- _Problem_: Your task is to copy the material exactly.

[A block of data]
++++

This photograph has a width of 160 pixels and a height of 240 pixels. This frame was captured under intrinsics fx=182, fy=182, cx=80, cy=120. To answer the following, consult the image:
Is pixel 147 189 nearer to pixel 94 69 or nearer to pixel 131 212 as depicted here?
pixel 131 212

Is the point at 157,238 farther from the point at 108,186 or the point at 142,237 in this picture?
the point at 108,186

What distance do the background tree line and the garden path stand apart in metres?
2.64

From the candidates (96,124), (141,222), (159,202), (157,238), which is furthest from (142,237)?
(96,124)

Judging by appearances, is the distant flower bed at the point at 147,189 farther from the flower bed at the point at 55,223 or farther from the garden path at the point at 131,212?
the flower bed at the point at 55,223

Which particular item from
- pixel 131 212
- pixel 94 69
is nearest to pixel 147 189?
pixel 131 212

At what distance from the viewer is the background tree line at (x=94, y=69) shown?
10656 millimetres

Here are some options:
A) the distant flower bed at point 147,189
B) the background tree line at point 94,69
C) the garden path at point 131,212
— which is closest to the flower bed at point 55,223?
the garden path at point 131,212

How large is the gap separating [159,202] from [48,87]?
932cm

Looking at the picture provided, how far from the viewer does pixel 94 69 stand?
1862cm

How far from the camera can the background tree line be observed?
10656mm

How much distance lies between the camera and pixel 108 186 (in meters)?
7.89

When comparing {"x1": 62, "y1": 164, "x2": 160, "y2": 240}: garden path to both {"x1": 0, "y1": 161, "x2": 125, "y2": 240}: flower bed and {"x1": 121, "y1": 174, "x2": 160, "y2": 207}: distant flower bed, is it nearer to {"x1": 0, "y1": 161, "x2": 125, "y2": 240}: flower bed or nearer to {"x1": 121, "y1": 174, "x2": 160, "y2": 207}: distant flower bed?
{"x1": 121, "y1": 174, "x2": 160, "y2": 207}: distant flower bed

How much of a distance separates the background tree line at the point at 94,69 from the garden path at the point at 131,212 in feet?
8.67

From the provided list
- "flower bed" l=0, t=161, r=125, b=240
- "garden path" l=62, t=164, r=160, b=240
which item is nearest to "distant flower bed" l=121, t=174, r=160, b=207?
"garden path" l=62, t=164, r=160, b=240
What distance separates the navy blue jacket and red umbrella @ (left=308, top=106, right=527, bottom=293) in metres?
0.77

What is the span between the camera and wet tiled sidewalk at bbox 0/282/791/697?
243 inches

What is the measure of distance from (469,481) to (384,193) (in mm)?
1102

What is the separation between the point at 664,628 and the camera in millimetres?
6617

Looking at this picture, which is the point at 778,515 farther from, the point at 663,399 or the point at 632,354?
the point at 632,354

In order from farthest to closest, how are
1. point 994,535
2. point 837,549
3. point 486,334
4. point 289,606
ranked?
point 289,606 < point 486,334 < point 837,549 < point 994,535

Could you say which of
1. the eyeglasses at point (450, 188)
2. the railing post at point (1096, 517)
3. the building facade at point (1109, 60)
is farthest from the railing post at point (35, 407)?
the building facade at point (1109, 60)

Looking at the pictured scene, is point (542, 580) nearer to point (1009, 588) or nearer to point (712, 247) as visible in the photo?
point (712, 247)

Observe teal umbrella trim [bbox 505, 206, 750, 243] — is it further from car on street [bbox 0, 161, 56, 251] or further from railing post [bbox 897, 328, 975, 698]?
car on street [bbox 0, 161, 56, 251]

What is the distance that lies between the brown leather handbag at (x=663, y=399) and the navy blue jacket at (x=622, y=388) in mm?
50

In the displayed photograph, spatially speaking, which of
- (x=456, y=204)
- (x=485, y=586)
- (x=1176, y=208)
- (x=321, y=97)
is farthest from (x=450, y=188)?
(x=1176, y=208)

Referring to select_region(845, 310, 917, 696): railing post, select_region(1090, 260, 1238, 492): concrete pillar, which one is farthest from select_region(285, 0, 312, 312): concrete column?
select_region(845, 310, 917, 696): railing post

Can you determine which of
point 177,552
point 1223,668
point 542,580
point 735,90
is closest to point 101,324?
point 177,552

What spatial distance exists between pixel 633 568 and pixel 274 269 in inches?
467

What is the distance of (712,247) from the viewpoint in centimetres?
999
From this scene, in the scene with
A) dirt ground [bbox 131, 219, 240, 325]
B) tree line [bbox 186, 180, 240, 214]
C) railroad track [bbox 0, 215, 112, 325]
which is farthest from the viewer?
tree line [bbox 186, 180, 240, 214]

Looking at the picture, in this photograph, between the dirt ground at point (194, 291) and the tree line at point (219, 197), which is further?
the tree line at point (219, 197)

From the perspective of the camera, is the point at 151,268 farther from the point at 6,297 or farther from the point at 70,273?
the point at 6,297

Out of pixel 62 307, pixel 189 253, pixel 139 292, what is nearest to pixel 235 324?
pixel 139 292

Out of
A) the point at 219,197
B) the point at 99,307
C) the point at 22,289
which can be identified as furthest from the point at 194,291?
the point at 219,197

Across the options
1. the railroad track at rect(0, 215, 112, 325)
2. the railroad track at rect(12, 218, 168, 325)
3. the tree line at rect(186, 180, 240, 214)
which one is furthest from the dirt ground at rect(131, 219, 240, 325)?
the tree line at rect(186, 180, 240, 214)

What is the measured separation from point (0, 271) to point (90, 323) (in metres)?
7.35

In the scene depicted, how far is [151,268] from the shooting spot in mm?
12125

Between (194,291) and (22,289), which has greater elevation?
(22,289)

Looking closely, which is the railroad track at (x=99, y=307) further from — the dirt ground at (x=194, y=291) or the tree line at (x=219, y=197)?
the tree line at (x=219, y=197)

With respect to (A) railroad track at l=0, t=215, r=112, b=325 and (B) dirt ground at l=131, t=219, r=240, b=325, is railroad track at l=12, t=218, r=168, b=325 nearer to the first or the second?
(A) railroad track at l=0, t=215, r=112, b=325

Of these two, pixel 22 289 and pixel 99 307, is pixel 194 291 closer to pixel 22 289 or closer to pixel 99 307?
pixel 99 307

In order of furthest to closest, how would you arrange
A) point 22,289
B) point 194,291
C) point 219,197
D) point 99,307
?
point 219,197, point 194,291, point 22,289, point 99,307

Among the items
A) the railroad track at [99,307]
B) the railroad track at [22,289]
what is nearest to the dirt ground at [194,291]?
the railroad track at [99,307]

++++

- _Exercise result_:
This photograph has a width of 160 pixels and a height of 240 pixels. This frame was captured under intrinsics fx=182, fy=182, cx=80, cy=120. To answer the following, consult the image:
Is pixel 147 189 nearer to pixel 94 69 or nearer to pixel 131 212 as depicted here?
pixel 131 212

Is the point at 157,238 farther from the point at 108,186 or the point at 142,237 in this picture?
the point at 108,186

What distance do the background tree line and the garden path stand apart in metres?
2.64

From the candidates (96,124), (141,222), (159,202), (157,238), which is furthest from (142,237)?
(96,124)

Judging by appearances, is the distant flower bed at the point at 147,189 farther from the flower bed at the point at 55,223 or farther from the garden path at the point at 131,212?
the flower bed at the point at 55,223

Which particular item from
- pixel 131 212
- pixel 94 69
is nearest to pixel 147 189?
pixel 131 212

At what distance from the viewer is the background tree line at (x=94, y=69) shown?
10656 millimetres

Here are some options:
A) the distant flower bed at point 147,189
B) the background tree line at point 94,69
C) the garden path at point 131,212
— which is closest to the flower bed at point 55,223?
the garden path at point 131,212

How large is the gap separating [159,202] from [48,87]?
932cm

Looking at the picture provided, how far from the viewer does pixel 94 69 stand?
1862cm

How far from the camera can the background tree line be observed?
10656mm

How much distance lies between the camera and pixel 108 186 (in meters)?
7.89

When comparing {"x1": 62, "y1": 164, "x2": 160, "y2": 240}: garden path to both {"x1": 0, "y1": 161, "x2": 125, "y2": 240}: flower bed and {"x1": 121, "y1": 174, "x2": 160, "y2": 207}: distant flower bed, is it nearer to {"x1": 0, "y1": 161, "x2": 125, "y2": 240}: flower bed or nearer to {"x1": 121, "y1": 174, "x2": 160, "y2": 207}: distant flower bed?
{"x1": 121, "y1": 174, "x2": 160, "y2": 207}: distant flower bed

How much of a distance separates the background tree line at the point at 94,69 from the garden path at the point at 131,212 in feet?
8.67

From the provided list
- "flower bed" l=0, t=161, r=125, b=240
- "garden path" l=62, t=164, r=160, b=240
which item is nearest to "distant flower bed" l=121, t=174, r=160, b=207?
"garden path" l=62, t=164, r=160, b=240
What distance separates the navy blue jacket and red umbrella @ (left=308, top=106, right=527, bottom=293) in metres?
0.77

What is the span between the camera and wet tiled sidewalk at bbox 0/282/791/697?
243 inches

What is the measure of distance from (469,481) to (384,193) (in mm)?
1102

What is the separation between the point at 664,628 and the camera in millimetres?
6617

Looking at this picture, which is the point at 778,515 farther from, the point at 663,399 or the point at 632,354?
the point at 632,354

In order from farthest to closest, how are
1. point 994,535
2. point 837,549
3. point 486,334
4. point 289,606
ranked?
point 289,606 < point 486,334 < point 837,549 < point 994,535

Could you say which of
1. the eyeglasses at point (450, 188)
2. the railing post at point (1096, 517)
3. the building facade at point (1109, 60)
is farthest from the railing post at point (35, 407)?
the building facade at point (1109, 60)

Looking at the pictured scene, is point (542, 580) nearer to point (1009, 588) or nearer to point (712, 247) as visible in the photo?
point (712, 247)

Observe teal umbrella trim [bbox 505, 206, 750, 243] — is it further from car on street [bbox 0, 161, 56, 251] or further from railing post [bbox 897, 328, 975, 698]?
car on street [bbox 0, 161, 56, 251]

What is the distance that lies between the brown leather handbag at (x=663, y=399) and the navy blue jacket at (x=622, y=388) in mm?
50

In the displayed photograph, spatially speaking, which of
- (x=456, y=204)
- (x=485, y=586)
- (x=1176, y=208)
- (x=321, y=97)
is farthest from (x=450, y=188)?
(x=1176, y=208)

Referring to select_region(845, 310, 917, 696): railing post, select_region(1090, 260, 1238, 492): concrete pillar, which one is farthest from select_region(285, 0, 312, 312): concrete column?
select_region(845, 310, 917, 696): railing post

Can you determine which of
point 177,552
point 1223,668
point 542,580
point 735,90
is closest to point 101,324?
point 177,552

What spatial distance exists between pixel 633 568 and pixel 274 269 in inches?
467

What is the distance of (712,247) from the viewpoint in centimetres?
999
From this scene, in the scene with
A) dirt ground [bbox 131, 219, 240, 325]
B) tree line [bbox 186, 180, 240, 214]
C) railroad track [bbox 0, 215, 112, 325]
which is farthest from the viewer?
tree line [bbox 186, 180, 240, 214]

Looking at the picture, in this photograph, between the dirt ground at point (194, 291) and the tree line at point (219, 197), which is further?
the tree line at point (219, 197)

From the perspective of the camera, is the point at 151,268 farther from the point at 6,297 or farther from the point at 70,273?
the point at 6,297

Out of pixel 62 307, pixel 189 253, pixel 139 292, what is nearest to pixel 235 324?
pixel 139 292

Out of
A) the point at 219,197
B) the point at 99,307
C) the point at 22,289
which can be identified as furthest from the point at 194,291?
the point at 219,197

Across the options
1. the railroad track at rect(0, 215, 112, 325)
2. the railroad track at rect(12, 218, 168, 325)
3. the tree line at rect(186, 180, 240, 214)
which one is furthest from the dirt ground at rect(131, 219, 240, 325)?
the tree line at rect(186, 180, 240, 214)

What is the measured separation from point (0, 271) to point (90, 323) (in metres)?
7.35

In the scene depicted, how far is [151,268] from the shooting spot in mm?
12125

Between (194,291) and (22,289), which has greater elevation?
(22,289)

Looking closely, which is the railroad track at (x=99, y=307) further from — the dirt ground at (x=194, y=291) or the tree line at (x=219, y=197)?
the tree line at (x=219, y=197)

With respect to (A) railroad track at l=0, t=215, r=112, b=325 and (B) dirt ground at l=131, t=219, r=240, b=325, is railroad track at l=12, t=218, r=168, b=325 nearer to the first or the second?
(A) railroad track at l=0, t=215, r=112, b=325

Of these two, pixel 22 289 and pixel 99 307, is pixel 194 291 closer to pixel 22 289 or closer to pixel 99 307?
pixel 99 307

In order of furthest to closest, how would you arrange
A) point 22,289
B) point 194,291
C) point 219,197
D) point 99,307
?
point 219,197, point 194,291, point 22,289, point 99,307

Among the items
A) the railroad track at [99,307]
B) the railroad track at [22,289]
what is nearest to the dirt ground at [194,291]?
the railroad track at [99,307]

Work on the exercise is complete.